AMENDMENT TO INDEPENDENT CONTRACTOR SERVICES AGREEMENT
THIS FIRST AMENDMENT TO THE INDEPENDENT CONTRACTOR SERVICES AGREEMENT (this “Amendment”) is made this 4th day of November, 2015 by and between Power Strategies, LLC (“PSL”) and NanoFlex Power Corporation (the “Company.”) All capitalized terms used in this Amendment and not otherwise defined in this Amendment shall have the respective meanings ascribed to them in that certain Independent Contractor Services Agreement dated as of October 25, 2014 (the “Agreement”) between the parties.
NOW, THEREFORE, for good and valuable consideration, the receipt and sufficiency of which is hereby acknowledged, the parties hereby agree as follows:
|1.||Modification of Agreement.|
|1.1||Modification of Paragraph 2. Paragraph 2 of the Agreement shall be modified to also include the following language at the end of the last sentence in the paragraph prior to the words “(this “Agreement”)”: “as a consultant and in addition to the consulting services provided by PSL, pursuant to which J. Norman Allen shall provide services to the Company as its Chief Technology Officer, to which position J. Norman Allen was appointed by the Company’s Board of Directors on June 19, 2015.” Paragraph 2 of the Agreement shall additionally be modified to also include the following language in the parenthesis which states “(NanoFlex)”: “or the Company.”|
|1.2||Modification of Paragraph 4: Services. Paragraph 4: Services shall be modified to also include the following language at the end of the last sentence in the paragraph after sentence ending with “purposes.”: “Additionally, pursuant to this Agreement, J. Norman Allen shall serve in the capacity of and perform the services typically performed by a Chief Technology Officer for the Company.”|
|1.3||Modification of Paragraph 5: Independent Contractor. Paragraph 5: Independent Contractor shall be modified to be entirely replaced with the following language: “NanoFlex will retain PSL’s services in the capacity of an independent contractor. It is agreed that PSL will not be an employee nor authorized agent of NanoFlex. Additionally, it is agreed that J. Norman Allen will serve in his capacity as Chief Technology Officer as an independent contractor and that no employment relationship is formed between him and the Company. Accordingly, PSL shall determine the time, location, manner and means by which we perform and complete the Services and J. Norman Allen shall perform the services typical of a Chief Technology Officer at the direction of the Company’s board of directors and its Chief Executive Officer. Neither PSL nor J. Norman Allen shall have any authority to enter into contracts or binding commitments or obligations in the name of or on behalf of NanoFlex without the express prior written authorization NanoFlex as to the specific contract or commitment.”|
|1.4||Modification of Paragraph 7: Fees for Services.

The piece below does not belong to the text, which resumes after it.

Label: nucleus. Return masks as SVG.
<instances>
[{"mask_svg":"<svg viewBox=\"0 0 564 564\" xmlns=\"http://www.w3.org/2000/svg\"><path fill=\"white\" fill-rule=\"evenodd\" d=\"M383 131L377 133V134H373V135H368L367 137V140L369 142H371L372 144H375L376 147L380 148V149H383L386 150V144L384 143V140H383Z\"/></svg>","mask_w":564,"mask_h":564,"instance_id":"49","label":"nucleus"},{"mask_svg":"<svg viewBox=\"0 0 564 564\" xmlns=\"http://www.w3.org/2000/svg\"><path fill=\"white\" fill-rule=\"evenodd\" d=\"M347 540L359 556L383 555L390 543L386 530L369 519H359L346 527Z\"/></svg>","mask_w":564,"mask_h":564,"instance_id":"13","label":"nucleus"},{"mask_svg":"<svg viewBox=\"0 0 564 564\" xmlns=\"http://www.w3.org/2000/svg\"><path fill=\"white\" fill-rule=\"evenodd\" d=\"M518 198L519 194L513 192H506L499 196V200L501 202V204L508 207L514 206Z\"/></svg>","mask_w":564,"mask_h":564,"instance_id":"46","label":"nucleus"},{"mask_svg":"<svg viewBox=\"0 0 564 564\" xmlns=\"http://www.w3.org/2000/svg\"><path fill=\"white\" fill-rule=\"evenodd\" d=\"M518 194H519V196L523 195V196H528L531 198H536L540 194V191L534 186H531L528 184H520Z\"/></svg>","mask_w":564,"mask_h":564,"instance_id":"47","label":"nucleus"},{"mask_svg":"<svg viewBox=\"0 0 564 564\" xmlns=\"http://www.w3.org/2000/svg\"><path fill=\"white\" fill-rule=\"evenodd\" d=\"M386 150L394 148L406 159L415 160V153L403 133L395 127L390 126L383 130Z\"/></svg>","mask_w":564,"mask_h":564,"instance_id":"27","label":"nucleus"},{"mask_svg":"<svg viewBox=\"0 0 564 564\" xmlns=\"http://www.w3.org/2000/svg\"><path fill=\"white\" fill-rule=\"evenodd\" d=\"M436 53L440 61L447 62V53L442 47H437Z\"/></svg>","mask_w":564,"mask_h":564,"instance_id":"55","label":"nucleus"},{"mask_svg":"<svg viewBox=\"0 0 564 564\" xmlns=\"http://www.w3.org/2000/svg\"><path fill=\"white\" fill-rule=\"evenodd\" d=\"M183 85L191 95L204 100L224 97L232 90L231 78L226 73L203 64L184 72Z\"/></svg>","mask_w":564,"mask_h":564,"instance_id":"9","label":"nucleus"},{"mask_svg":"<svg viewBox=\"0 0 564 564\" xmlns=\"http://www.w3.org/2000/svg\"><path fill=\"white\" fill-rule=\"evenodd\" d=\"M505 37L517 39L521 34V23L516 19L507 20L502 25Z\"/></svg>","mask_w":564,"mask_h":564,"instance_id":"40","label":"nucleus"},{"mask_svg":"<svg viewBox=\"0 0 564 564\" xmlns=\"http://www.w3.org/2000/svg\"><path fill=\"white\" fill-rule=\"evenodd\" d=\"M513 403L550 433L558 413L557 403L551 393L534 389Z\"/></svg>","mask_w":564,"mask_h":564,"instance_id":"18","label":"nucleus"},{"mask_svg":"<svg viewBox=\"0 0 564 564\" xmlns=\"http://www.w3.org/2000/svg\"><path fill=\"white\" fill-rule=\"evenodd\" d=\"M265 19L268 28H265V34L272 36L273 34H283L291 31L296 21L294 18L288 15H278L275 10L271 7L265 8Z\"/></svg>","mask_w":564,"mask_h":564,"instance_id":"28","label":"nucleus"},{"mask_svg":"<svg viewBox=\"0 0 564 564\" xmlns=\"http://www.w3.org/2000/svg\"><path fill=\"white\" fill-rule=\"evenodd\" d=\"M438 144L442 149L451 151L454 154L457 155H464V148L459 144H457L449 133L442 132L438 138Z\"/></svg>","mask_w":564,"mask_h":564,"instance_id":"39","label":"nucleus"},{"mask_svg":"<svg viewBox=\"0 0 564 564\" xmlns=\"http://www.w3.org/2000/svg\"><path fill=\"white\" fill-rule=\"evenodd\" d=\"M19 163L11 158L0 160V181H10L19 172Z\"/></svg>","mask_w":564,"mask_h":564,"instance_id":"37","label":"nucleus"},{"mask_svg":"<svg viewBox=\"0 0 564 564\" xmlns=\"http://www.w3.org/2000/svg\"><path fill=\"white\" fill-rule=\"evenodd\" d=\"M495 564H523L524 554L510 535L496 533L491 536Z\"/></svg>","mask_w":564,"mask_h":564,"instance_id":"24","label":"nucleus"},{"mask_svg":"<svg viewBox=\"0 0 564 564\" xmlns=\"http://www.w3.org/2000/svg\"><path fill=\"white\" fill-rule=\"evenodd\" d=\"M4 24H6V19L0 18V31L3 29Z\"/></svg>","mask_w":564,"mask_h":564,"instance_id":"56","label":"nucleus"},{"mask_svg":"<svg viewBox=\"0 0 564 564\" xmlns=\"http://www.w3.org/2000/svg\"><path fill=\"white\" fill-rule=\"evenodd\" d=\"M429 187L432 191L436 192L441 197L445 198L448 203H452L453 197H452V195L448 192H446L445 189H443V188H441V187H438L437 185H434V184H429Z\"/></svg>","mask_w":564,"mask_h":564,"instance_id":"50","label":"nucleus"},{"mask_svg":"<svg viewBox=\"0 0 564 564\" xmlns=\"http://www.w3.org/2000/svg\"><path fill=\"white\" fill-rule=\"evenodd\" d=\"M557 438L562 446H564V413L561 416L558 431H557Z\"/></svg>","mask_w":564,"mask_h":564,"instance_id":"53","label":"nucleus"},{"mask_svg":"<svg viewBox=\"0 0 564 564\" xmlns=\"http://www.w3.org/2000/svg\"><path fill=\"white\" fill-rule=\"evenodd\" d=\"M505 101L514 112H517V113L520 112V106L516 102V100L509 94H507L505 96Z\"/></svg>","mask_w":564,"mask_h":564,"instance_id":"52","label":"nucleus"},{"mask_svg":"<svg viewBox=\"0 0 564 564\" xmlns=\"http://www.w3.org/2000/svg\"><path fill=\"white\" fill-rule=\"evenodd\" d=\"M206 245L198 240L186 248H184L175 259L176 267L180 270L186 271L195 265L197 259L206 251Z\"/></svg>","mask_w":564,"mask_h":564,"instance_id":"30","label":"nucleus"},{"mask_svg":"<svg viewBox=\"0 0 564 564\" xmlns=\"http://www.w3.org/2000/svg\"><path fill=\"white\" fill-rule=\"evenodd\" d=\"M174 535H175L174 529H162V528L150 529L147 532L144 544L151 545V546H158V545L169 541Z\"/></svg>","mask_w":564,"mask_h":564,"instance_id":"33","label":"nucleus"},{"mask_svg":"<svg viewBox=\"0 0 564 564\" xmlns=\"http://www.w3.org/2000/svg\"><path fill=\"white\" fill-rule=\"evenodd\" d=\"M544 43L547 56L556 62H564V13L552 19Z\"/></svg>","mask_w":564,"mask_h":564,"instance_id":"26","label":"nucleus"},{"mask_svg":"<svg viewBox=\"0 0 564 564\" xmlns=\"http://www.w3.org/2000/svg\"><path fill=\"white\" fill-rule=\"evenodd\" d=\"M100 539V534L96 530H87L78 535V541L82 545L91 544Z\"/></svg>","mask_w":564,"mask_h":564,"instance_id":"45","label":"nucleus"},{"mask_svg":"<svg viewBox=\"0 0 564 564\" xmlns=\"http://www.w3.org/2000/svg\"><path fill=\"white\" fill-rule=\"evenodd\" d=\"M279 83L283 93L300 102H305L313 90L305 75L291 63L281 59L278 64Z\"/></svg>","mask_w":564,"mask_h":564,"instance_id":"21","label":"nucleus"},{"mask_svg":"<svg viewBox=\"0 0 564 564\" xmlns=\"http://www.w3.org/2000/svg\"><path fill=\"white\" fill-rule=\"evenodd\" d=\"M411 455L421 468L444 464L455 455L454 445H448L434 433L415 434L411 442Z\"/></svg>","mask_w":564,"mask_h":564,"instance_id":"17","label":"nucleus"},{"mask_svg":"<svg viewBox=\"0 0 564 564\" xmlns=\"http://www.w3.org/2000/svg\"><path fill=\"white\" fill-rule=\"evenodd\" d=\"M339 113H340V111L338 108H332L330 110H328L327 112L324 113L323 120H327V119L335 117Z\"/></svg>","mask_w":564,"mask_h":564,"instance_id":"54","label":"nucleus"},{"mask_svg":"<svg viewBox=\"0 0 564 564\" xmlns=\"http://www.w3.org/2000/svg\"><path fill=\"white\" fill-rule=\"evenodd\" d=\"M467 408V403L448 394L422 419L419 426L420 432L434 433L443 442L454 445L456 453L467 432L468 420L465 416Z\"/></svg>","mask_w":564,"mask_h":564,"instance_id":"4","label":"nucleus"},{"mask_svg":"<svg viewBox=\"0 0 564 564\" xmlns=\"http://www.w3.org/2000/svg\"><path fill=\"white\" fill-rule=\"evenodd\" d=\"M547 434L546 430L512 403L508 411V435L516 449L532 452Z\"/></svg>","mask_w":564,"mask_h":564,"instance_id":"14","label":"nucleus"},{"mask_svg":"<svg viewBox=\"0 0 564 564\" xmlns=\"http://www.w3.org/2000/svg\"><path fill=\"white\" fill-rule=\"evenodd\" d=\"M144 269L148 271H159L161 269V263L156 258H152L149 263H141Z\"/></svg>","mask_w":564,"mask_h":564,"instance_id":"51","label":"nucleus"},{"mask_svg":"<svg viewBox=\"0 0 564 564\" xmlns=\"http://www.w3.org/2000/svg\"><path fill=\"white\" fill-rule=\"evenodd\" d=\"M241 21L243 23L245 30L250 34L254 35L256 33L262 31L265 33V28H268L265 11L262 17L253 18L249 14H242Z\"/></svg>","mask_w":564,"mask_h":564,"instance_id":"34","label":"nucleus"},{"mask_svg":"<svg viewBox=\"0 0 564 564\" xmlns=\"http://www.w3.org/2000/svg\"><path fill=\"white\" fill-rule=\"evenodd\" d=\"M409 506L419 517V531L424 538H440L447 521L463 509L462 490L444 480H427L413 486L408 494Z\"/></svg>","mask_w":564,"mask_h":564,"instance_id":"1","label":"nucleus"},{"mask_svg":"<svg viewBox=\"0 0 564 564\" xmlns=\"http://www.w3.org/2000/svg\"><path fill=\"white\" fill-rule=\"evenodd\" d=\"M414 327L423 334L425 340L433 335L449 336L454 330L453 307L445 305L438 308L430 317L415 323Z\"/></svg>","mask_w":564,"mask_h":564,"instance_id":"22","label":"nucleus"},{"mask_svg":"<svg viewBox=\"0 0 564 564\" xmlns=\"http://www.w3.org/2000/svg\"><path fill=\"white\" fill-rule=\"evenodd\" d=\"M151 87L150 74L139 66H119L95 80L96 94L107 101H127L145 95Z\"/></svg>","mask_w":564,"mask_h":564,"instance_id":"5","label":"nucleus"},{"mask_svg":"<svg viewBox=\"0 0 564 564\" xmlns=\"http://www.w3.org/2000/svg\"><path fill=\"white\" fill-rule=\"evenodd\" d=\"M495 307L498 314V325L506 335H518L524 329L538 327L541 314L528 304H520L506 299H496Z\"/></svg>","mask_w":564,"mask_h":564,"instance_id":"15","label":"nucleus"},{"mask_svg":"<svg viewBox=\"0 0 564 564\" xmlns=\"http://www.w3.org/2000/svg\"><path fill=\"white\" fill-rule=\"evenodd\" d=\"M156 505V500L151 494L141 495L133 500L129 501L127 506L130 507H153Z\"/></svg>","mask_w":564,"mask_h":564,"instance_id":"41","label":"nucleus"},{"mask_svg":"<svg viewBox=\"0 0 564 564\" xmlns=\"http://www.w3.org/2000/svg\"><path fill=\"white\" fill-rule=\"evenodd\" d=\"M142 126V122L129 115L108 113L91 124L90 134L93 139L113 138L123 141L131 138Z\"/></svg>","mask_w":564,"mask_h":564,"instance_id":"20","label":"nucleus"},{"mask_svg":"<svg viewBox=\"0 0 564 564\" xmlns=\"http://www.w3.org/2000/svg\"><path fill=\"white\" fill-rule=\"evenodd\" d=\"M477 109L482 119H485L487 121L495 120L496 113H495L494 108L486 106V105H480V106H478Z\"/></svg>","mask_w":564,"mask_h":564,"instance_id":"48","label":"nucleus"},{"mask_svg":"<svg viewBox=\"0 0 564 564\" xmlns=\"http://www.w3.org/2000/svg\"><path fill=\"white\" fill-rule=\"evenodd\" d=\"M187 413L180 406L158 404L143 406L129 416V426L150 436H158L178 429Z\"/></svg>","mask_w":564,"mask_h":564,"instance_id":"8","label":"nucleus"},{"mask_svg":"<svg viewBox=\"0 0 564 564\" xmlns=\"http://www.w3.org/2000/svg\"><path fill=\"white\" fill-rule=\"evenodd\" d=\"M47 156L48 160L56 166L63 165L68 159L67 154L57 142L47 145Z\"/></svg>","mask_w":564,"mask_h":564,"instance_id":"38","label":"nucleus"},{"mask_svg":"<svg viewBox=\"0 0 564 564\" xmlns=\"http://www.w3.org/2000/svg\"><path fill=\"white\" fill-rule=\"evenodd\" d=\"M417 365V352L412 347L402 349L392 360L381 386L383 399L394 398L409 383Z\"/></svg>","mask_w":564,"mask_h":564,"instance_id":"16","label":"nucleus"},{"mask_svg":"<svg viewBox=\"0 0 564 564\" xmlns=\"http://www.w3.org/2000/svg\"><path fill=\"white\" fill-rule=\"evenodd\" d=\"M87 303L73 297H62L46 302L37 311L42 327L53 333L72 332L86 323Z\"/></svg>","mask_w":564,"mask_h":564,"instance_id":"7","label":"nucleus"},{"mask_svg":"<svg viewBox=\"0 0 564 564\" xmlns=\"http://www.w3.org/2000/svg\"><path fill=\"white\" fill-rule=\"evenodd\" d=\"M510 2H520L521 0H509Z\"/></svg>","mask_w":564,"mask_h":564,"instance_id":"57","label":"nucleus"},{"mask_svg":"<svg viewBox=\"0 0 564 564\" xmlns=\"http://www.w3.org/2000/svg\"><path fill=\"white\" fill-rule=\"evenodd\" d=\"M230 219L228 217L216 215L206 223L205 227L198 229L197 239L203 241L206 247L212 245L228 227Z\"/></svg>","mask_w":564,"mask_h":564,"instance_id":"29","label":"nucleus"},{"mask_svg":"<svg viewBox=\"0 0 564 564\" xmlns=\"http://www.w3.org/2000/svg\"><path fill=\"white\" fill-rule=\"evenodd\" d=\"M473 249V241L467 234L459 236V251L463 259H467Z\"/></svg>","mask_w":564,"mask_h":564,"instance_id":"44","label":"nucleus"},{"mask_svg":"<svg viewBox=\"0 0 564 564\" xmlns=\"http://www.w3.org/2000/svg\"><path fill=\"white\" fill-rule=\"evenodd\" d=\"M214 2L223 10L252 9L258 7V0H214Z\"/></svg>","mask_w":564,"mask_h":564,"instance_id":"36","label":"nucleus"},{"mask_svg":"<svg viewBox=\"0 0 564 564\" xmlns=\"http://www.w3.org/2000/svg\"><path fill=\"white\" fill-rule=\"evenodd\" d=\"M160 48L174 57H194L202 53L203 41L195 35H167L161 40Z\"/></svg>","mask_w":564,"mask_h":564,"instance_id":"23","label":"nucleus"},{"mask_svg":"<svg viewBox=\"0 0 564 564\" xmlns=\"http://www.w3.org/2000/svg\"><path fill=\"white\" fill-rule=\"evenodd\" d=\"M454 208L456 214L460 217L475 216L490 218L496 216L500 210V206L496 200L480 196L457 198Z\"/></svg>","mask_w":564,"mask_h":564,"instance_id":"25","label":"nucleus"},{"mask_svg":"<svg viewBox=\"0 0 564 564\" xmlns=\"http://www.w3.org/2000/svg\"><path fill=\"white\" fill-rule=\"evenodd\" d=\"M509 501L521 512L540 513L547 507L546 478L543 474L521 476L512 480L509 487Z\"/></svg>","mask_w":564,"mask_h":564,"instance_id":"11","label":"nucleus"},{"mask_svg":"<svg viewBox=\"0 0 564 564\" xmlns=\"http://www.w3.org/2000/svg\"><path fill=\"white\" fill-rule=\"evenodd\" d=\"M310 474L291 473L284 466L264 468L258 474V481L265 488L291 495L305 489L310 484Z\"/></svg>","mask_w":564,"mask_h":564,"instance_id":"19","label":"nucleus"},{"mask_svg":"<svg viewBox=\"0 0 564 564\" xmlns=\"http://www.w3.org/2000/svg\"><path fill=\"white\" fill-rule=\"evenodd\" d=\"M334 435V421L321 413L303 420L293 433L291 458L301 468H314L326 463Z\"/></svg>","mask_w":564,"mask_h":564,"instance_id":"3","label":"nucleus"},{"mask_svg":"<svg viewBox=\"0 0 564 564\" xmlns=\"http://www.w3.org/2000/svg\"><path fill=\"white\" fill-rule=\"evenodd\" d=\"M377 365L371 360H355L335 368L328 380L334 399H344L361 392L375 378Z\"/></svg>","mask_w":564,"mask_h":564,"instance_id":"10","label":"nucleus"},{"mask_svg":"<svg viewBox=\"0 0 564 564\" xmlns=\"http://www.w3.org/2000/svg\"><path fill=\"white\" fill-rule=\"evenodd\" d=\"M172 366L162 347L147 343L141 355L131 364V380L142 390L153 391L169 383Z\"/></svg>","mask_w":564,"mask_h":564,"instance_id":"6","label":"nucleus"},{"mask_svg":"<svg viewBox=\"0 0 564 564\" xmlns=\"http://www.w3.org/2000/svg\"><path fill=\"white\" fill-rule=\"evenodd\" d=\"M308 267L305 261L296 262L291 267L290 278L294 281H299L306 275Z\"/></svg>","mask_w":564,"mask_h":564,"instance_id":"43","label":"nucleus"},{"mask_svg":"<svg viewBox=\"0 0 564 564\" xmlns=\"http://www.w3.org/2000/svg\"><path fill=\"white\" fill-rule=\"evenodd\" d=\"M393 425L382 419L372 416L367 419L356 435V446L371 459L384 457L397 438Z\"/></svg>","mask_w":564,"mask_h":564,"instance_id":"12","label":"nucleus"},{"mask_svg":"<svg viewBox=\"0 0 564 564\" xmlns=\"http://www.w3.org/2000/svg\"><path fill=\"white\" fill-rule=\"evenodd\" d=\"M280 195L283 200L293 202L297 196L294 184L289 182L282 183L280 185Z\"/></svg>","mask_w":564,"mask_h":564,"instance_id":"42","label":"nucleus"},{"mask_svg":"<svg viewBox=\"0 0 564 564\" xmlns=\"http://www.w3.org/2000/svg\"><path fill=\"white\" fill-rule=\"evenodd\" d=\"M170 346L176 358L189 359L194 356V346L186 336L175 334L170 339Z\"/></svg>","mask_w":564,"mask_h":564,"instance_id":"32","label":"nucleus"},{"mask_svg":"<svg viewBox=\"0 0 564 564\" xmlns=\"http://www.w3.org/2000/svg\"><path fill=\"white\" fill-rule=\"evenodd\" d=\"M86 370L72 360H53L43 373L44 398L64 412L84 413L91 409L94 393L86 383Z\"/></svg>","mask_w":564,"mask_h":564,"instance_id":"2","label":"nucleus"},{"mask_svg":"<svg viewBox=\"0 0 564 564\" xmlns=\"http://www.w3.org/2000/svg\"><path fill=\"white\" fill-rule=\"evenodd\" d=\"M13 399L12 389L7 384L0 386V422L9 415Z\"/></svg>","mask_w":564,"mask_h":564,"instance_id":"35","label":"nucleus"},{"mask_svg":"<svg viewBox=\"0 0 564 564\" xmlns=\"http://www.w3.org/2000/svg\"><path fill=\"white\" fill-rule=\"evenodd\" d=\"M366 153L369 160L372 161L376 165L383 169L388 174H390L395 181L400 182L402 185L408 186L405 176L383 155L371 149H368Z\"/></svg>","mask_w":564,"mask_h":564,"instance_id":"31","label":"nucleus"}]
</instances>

Paragraph 7: Fees for Services shall be modified to also include the following language at the end of the last sentence in the paragraph: “PSL shall also receive as compensation hereunder warrants (the “Warrants”), in the form substantially attached hereto as Exhibit A, to purchase a total of 2,400,000 shares of the Company’s $.0001 par value per share common stock (the “Common Stock”) to vest as follows:|
|(a)||1,200,000 of the Warrants shall vest immediately upon the execution of this Amendment.|
|(b)||600,000 of the Warrants shall vest on the first anniversary of the date of this Amendment.|
|(c)||600,000 of the Warrants shall vest on the second anniversary date of this Amendment.|
|1.5||Modification to add Paragraph 13. The following shall be added to the Agreement immediately following paragraph 12 of the agreement: “The Warrants and the shares of Common Stock issuable upon the exercise thereof, are intended to be exempt from the registration requirements of the Securities Act of 1933, as amended (the “Securities Act,”) pursuant to Regulation D and shall bear a “restricted legend.” In connection with the acquisition of the Warrants and the shares of Common Stock issuable upon the exercise thereof, PSL represents and warrants to the Company that (i) it will not sell or otherwise transfer the Warrants during the period in which they are subject to forfeiture and without registration under the Securities Act or an exemption therefrom and that it will not sell or otherwise transfer the shares of Common Stock issuable upon the exercise of the Warrants without registration under the Securities Act or an exemption therefrom; (ii) it has such knowledge and experience in financial and business matters that it is capable of evaluating the merits and risks of its investment in the Warrants and is able to bear such risks; and (iii) it is acquiring the Warrants for its own account, for investment purposes only and not with a view to distribute or resell such securities in whole or in part.”|
|1.6||Modification to add Exhibit A. The Agreement shall be modified to include as an attachment titled “Exhibit A” the form of warrant attached hereto as Exhibit A.|
2. Miscellaneous. Except as amended pursuant to this Amendment, the Agreement remains in effect in all respects.
IN WITNESS WHEREOF, the parties hereto have caused this First Amendment to the Agreement to be executed as of the date first written above.